Philips' Ambilight TV
In a long, in-depth Fast Company feature article, Jennifer Rheingold tries to answer the question if Philips will “emerge as a shining example of an organization that fueled its renaissance with design, or as one that ultimately failed because it lost sight of its real objective?”. In the article she provides a detailed portrait of the Philips Design unit and its role within Philips in general.

“Mapping out just how it should function has fallen in large part to Andrea Ragnetti, Philips’s chief marketing officer, and Stefano Marzano, the longtime CEO and chief creative director of Philips Design, a freestanding unit with 450 staffers, a satchelful of prestigious awards, and an estimated annual budget of $250 million. Marzano has been tapped to unify the company through what it calls ‘simplicity-led design’. He wants to establish his design principles–the unity of form and function, ease of use, and, in Philips’s world, improving the consumer’s life–as an organizing framework for the entire company, from its corporate structure to the ways departments and executives communicate, right on up to the user interface on every electronic gizmo.” […]

“Marzano’s attempt to overhaul Philips through design is not just some right-brain fantasia. There is a method here, one that draws together the data-driven old guard, the truest of blue-sky thinkers, and everyone in between. Marzano has devoted his career to exploring meta-trends in society and has put that experience at the center of product development at Philips. So, where a company of this scale would typically rely on designers or engineers to generate ideas in-house and then force them into the market, at Philips the process starts out as macrofocused as possible.”

“It starts, in other words, with a mandate not to develop the next iPod but to assess what, exactly, would change consumers’ lives for the better, whether a lightbulb or a music player. Drawing on broad, proprietary sociocultural research, the group– a small army of designers, social scientists, cultural experts, and assorted brainiacs–might identify, for example, an emerging baby boom, a global water shortage, or a growing desire to spend more time at home. It then distills its research into a series of “personas,” each representing a group with like-minded interests, needs, and values–on child rearing, maybe, or the ideal home. Only then do designers and engineers try to imagine and build a series of products such a composite person might want.” […]

“Ragnetti established a new vetting process three years ago in which design, marketing, and technology evaluate each new product idea as a team at every stage of development–both to translate the big think for more-analytical types and to anchor that big think in reality.”

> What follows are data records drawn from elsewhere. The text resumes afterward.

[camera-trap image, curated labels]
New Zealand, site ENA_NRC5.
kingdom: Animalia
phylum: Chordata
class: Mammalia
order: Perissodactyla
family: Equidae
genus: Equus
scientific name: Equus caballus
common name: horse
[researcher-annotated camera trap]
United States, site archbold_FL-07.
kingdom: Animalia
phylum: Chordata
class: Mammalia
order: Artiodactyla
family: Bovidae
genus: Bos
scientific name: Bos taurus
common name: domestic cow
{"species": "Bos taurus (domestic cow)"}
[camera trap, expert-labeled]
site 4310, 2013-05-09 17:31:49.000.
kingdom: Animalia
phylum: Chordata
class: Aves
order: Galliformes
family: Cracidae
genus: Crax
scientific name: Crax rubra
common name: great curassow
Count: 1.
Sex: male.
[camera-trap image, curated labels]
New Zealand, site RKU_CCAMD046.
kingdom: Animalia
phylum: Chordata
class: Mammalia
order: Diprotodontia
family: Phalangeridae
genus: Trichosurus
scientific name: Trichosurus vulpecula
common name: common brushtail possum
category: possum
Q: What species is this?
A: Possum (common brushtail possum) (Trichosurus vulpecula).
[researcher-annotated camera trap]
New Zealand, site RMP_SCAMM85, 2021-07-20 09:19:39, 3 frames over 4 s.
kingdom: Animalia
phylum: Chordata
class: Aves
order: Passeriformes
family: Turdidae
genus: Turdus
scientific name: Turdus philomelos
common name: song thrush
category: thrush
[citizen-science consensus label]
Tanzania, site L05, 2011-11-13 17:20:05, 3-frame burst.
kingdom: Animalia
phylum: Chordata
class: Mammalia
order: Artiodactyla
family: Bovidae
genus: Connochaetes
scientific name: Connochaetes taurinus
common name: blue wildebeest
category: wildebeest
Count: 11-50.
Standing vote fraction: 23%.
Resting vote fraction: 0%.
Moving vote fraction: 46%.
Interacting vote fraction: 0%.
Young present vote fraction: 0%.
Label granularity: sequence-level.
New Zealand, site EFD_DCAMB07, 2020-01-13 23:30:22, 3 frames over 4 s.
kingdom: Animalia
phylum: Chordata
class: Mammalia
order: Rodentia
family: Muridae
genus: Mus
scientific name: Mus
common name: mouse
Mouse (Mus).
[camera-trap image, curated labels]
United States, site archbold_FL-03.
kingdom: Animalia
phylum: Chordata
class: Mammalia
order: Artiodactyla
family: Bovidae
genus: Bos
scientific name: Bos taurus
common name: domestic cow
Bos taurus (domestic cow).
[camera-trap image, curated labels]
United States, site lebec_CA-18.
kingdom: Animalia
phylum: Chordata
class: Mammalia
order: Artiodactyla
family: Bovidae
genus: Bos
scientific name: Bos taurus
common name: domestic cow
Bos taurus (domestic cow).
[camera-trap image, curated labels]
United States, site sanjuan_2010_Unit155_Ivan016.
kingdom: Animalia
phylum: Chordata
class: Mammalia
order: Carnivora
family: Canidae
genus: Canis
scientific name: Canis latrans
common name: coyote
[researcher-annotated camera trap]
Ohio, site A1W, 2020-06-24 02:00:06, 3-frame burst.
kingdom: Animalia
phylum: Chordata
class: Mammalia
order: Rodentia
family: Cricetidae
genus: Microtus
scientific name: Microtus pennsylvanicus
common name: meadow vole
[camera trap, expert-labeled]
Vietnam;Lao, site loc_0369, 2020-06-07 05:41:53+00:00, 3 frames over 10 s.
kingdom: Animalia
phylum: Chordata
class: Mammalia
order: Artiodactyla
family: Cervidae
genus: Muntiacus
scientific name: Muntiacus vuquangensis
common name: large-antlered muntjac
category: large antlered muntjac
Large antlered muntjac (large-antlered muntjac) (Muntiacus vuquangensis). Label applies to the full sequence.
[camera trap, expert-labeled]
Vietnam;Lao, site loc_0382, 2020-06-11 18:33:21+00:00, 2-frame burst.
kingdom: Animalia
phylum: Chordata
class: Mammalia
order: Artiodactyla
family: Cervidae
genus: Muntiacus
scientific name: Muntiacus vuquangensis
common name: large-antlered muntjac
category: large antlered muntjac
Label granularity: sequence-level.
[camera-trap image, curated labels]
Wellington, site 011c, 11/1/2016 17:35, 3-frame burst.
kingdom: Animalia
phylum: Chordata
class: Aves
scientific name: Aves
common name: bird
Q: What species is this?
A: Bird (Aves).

“Philips is also trying to better track the impact of design at the company. Now, design shares its broad-based research at every early meeting to ensure that each proposed product is backed up by a real “validated proposition,” in Philips jargon. This means it’s based not on a hypothesis about what people might desire but rather on hard research that shows what people actually desire. Since March, the company has been tracking the percentage of R&D funds spent on such propositions; products that are now “mission critical,” meaning one to two years from the market, must be tied to research or they will not go forward. And thousands of managers have had to be retrained to understand these new metrics.”